*** Selected extract

After the United States recently confirmed its first case of New World screwworm in livestock in decades, one expert says the flesh-eating parasite has currently not entered Canada.

The potentially deadly New World screwworm was previously declared eradicated south of the border in 1966 and a small outbreak from the Florida Keys was eliminated in 2017. But the U.S. Department of Agriculture said Wednesday a three-week-old calf in LaPryor, Texas, was infested.

U.S. Agriculture Secretary Brooke Rollins said the fly was not detected anywhere else in the U.S. and the threat to human health is extremely low. Officials also said the fly’s larvae don’t infest food, though they may harm livestock.

“There isn’t a situation with the screwworm in Canada,” Dr. Isaac Bogoch, infectious diseases specialist at the University Health Network and Toronto General Hospital, said in a Zoom interview with CTVNews.ca on Thursday. “We don’t have it here.”

The Canadian Food Inspection Agency (CFIA) said Thursday that it was working on a response to CTVNews.ca’s request for information about the situation with screwworm in Canada.

A technician spreads sterilized screwworm flies for release as part of the Mexican government's fight to stop the spread of the New World Screwworm on Oct. 17, 2025. (Fernando Llano / AP Photo)
Mexico Screwworm A technician spreads sterilized screwworm flies for release as part of the Mexican government's fight to stop the spread of the New World Screwworm on Oct. 17, 2025. (Fernando Llano / AP Photo)

Canada could occasionally see “imported cases” through travellers and the trade of livestock, Bogoch said. These cases must be “identified quickly and eliminated so they don’t spread,” he added.

Risk for Canadian herd ‘very low’: cattle group

The Canadian Cattle Association (CCA) said it is monitoring the situation and is confident that U.S. agriculture officials are managing it properly.

“(O)ur focus is on … ensuring that the Canadian beef production system is safe, and we’re comfortable in the fact that the risk for infection in the Canadian herd is very low,” said CCA CEO Andrea Brocklebank in a Zoom interview with CTVNews.ca on Thursday.

Brocklebank said the industry imports a lot of cattle from the U.S., mainly from the northern states and not from Texas, where the calf with the screwworm was found.

******
*** Source material

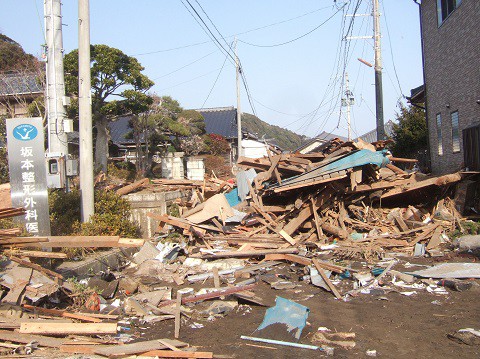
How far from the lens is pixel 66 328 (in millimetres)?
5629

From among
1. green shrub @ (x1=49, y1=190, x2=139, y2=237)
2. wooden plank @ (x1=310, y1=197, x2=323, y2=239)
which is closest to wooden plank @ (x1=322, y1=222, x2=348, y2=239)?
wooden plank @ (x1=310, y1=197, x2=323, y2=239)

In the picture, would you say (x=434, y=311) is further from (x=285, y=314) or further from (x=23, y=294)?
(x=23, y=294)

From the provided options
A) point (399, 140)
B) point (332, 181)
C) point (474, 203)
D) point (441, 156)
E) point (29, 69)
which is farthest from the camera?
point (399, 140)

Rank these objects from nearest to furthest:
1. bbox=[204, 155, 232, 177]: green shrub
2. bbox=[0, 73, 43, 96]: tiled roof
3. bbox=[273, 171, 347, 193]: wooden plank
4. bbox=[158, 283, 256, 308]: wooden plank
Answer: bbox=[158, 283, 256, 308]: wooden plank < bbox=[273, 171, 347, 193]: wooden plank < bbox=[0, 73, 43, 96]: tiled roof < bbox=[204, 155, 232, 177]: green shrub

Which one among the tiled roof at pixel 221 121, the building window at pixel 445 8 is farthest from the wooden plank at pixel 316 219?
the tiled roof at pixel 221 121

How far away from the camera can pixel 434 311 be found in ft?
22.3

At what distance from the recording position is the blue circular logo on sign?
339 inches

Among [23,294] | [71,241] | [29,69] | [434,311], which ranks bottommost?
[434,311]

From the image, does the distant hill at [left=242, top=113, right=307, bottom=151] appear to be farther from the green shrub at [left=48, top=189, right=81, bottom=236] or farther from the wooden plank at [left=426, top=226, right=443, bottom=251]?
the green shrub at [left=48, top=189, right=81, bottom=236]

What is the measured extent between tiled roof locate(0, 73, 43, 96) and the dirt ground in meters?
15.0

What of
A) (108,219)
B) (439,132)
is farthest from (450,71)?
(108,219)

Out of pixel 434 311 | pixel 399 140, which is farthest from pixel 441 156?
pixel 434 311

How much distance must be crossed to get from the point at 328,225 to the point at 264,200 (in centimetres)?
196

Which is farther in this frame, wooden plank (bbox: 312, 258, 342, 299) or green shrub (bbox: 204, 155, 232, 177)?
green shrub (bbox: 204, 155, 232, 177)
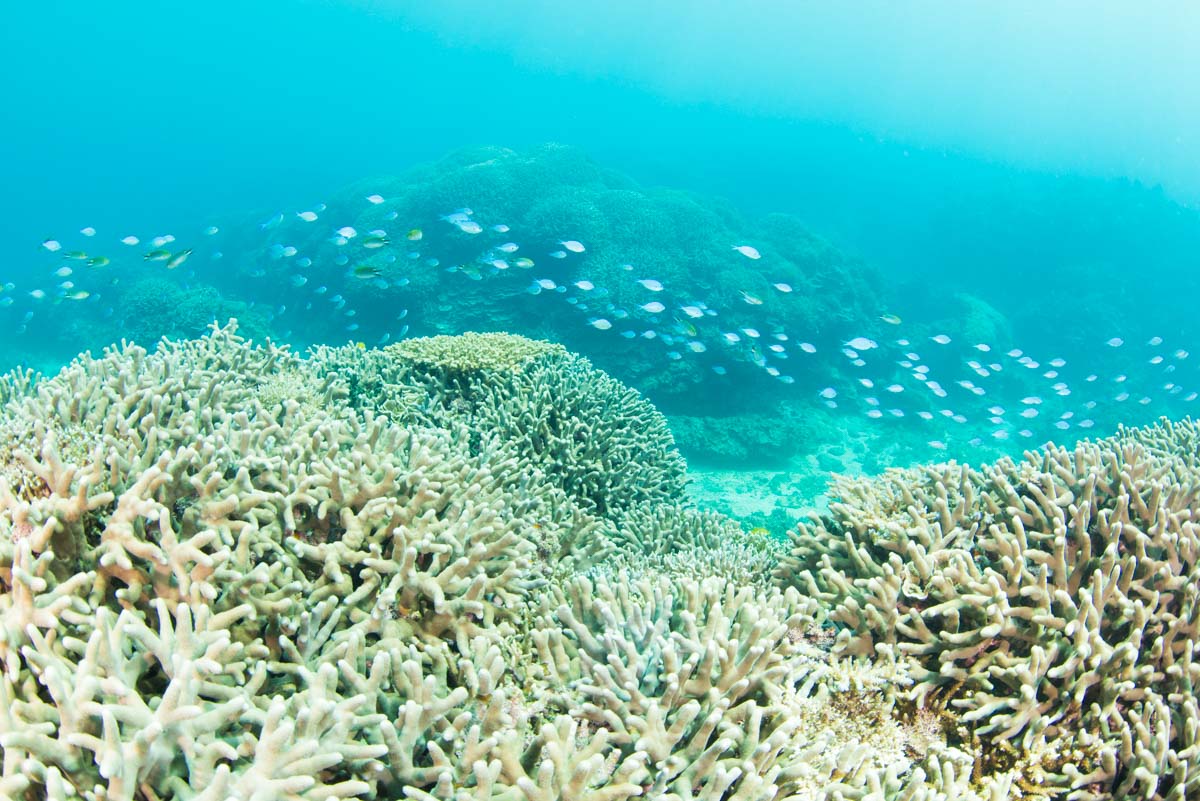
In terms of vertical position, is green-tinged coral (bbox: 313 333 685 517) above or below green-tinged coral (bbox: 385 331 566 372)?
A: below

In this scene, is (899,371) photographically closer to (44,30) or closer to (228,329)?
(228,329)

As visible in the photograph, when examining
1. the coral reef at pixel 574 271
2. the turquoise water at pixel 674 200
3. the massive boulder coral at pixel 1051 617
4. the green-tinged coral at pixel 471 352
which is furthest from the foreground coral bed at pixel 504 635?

******

▶ What to produce: Please continue the news article above about New World screwworm, picking up after its last sentence.

▶ Answer space:
Dr. Leigh Rosengren, chief veterinary officer for the CCA, says Canada has been making efforts to protect cattle from the screwworm and diseases, including strict border controls, such as requiring imports to have animal health certificates.

Bogoch said there’s no vaccine for screwworm because it’s a fly infestation rather than an infectious disease, bacteria, virus or fungal infection.

A Canadian traveller got the parasite after he was injured from a fall and developed an ulcer in his right shin in Costa Rica. He was treated in February 2025 in Toronto, according to Bogoch.

Although the parasitic flies could enter Canada, Bogoch said the pests thrive in tropical, hot environments and would not survive Canada’s colder climate.

He said human cases are rare and infestations would be faster to detect in people than animals, given a patient would likely seek immediate help after spotting larvae coming out of their body.

‘Decades and decades of work’

A “barrier” previously kept the screwworm at bay in the southern part of Panama and South America by breeding sterile flies and dropping them over a large area, Bogoch said. The barrier had prevented the pests from migrating north because they wouldn’t be able to produce offspring if they bred with the sterile flies, he said. But the screwworm has spread north to places including Costa Rica, Nicaragua, Mexico and now Texas.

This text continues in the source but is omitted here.